Dear David, (01)
> >> This discussion has been most enlightening... I see language used in
> >> totally chaotic ways with minimal logic & certainly NO universal
> >> logic.
> > MW: Chaotic, yes, but logic is logic whether you use it or not.
> I think I finally get that I'm at one end of the spectrum & logic is
> at the other.
> What I thought I was looking for in these ontology discussions was
> the ability to determine which of 35+ potential meanings a cryptic
> "term" means within a piece of software or documentation. (02)
MW: It can help, but it is not all you need. The constraints that are
formally stated may eliminate some meanings, but you cannot expect logic
alone to give you an unambiguous definition.

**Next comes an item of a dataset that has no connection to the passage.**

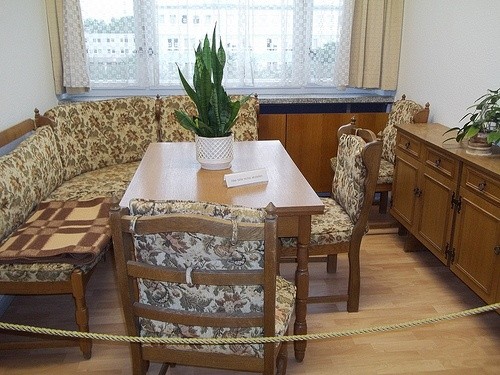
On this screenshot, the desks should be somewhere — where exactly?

> When I'm reading an article in the NYTimes there is surrounding
> context in the article to help guess what an unfamiliar word means.
> When I'm read code, a model or technical documentation, there is
> typically NO additional context to help grok what some token actually
> means. Assuming that I've seen a token before & therefore know what
> it means here is clearly one of the FIRST habits you unlearn when
> working in/around systems. (03)
MW: Right. With systems the important context is the users, and how they use
the system. If a field has a label "weight" but all the users use it for
"age", guess what it actually means.
> When I'm reading the NYTimes I have the benefit of knowing that if
> the article is written by Paul Krugman, that's one context & if by
> Eric Lichtblau an entirely different context. This sort of context
> setting is typically NOT present in systems.

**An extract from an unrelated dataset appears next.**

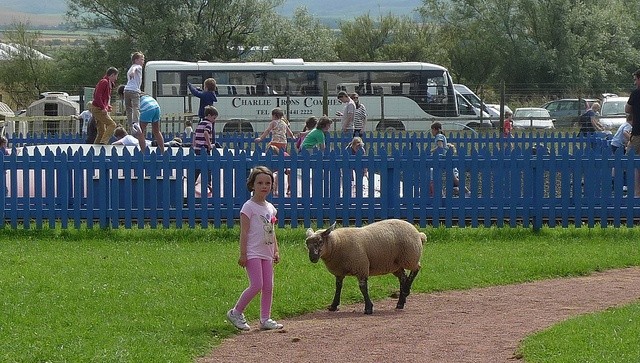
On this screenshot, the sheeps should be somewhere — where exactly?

> So what is the precise logic in ontologies actually useful for? (04)
MW: Defining rules that apply to the logical terms in the theory. These
alone may be enough to distinguish between possible interpretations - some
may be inconsistent with the rules - but it is not generally enough to
eliminate all unintended interpretations, that is, logic cannot generally
provide a complete and unambiguous (in linguistic terms) definition.
> I picked up on the ontology wave at several Mitre meetings in the 2004
> + period when increasing the interoperability of data between systems
> was getting a lot of attention.
> To me this is "simply" a systems maintenance issue. If you know what
> the system is doing & what data it manipulates, then it's (at least
> theoretically) easier to interoperate with other systems.
> How do ontologies make this-VERY expensive-process easier? (05)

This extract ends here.